*Task requirements*
Print each record below word for word.

*Record extracts*
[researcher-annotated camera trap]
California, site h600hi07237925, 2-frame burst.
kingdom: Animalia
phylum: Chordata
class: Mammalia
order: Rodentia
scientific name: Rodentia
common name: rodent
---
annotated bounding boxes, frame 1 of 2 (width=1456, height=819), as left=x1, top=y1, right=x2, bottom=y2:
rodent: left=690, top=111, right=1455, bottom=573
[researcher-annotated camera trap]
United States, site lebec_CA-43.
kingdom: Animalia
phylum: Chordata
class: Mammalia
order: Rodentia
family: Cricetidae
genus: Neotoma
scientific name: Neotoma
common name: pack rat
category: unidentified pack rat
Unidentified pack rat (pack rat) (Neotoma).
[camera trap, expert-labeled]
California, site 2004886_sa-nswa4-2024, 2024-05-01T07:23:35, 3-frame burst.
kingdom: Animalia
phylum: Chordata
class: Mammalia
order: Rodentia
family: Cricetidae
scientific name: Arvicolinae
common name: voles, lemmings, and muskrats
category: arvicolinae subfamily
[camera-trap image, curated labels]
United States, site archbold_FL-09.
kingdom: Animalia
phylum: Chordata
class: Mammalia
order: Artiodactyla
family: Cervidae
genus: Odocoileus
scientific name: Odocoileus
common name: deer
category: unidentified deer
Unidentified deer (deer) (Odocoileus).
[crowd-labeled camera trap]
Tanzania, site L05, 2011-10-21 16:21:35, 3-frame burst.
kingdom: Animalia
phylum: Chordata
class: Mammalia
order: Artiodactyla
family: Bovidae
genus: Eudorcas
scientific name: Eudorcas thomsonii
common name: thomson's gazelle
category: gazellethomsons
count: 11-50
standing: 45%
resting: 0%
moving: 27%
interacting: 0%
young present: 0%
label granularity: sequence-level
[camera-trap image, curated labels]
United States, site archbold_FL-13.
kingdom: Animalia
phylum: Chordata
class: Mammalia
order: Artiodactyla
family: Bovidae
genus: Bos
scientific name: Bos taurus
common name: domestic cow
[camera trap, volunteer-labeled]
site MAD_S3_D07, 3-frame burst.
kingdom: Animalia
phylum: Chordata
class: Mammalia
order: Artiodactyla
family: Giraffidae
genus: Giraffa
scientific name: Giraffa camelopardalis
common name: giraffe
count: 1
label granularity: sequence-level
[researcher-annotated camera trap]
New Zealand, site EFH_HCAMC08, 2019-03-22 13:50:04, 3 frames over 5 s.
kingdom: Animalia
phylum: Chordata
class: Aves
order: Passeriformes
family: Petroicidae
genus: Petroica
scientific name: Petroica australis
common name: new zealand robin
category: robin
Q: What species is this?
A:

*Exercise response*
[researcher-annotated camera trap]
California, site h600hi07237925, 2-frame burst.
kingdom: Animalia
phylum: Chordata
class: Mammalia
order: Rodentia
scientific name: Rodentia
common name: rodent
---
annotated bounding boxes, frame 1 of 2 (width=1456, height=819), as left=x1, top=y1, right=x2, bottom=y2:
rodent: left=690, top=111, right=1455, bottom=573
[researcher-annotated camera trap]
United States, site lebec_CA-43.
kingdom: Animalia
phylum: Chordata
class: Mammalia
order: Rodentia
family: Cricetidae
genus: Neotoma
scientific name: Neotoma
common name: pack rat
category: unidentified pack rat
Unidentified pack rat (pack rat) (Neotoma).
[camera trap, expert-labeled]
California, site 2004886_sa-nswa4-2024, 2024-05-01T07:23:35, 3-frame burst.
kingdom: Animalia
phylum: Chordata
class: Mammalia
order: Rodentia
family: Cricetidae
scientific name: Arvicolinae
common name: voles, lemmings, and muskrats
category: arvicolinae subfamily
[camera-trap image, curated labels]
United States, site archbold_FL-09.
kingdom: Animalia
phylum: Chordata
class: Mammalia
order: Artiodactyla
family: Cervidae
genus: Odocoileus
scientific name: Odocoileus
common name: deer
category: unidentified deer
Unidentified deer (deer) (Odocoileus).
[crowd-labeled camera trap]
Tanzania, site L05, 2011-10-21 16:21:35, 3-frame burst.
kingdom: Animalia
phylum: Chordata
class: Mammalia
order: Artiodactyla
family: Bovidae
genus: Eudorcas
scientific name: Eudorcas thomsonii
common name: thomson's gazelle
category: gazellethomsons
count: 11-50
standing: 45%
resting: 0%
moving: 27%
interacting: 0%
young present: 0%
label granularity: sequence-level
[camera-trap image, curated labels]
United States, site archbold_FL-13.
kingdom: Animalia
phylum: Chordata
class: Mammalia
order: Artiodactyla
family: Bovidae
genus: Bos
scientific name: Bos taurus
common name: domestic cow
[camera trap, volunteer-labeled]
site MAD_S3_D07, 3-frame burst.
kingdom: Animalia
phylum: Chordata
class: Mammalia
order: Artiodactyla
family: Giraffidae
genus: Giraffa
scientific name: Giraffa camelopardalis
common name: giraffe
count: 1
label granularity: sequence-level
[researcher-annotated camera trap]
New Zealand, site EFH_HCAMC08, 2019-03-22 13:50:04, 3 frames over 5 s.
kingdom: Animalia
phylum: Chordata
class: Aves
order: Passeriformes
family: Petroicidae
genus: Petroica
scientific name: Petroica australis
common name: new zealand robin
category: robin
Q: What species is this?
A:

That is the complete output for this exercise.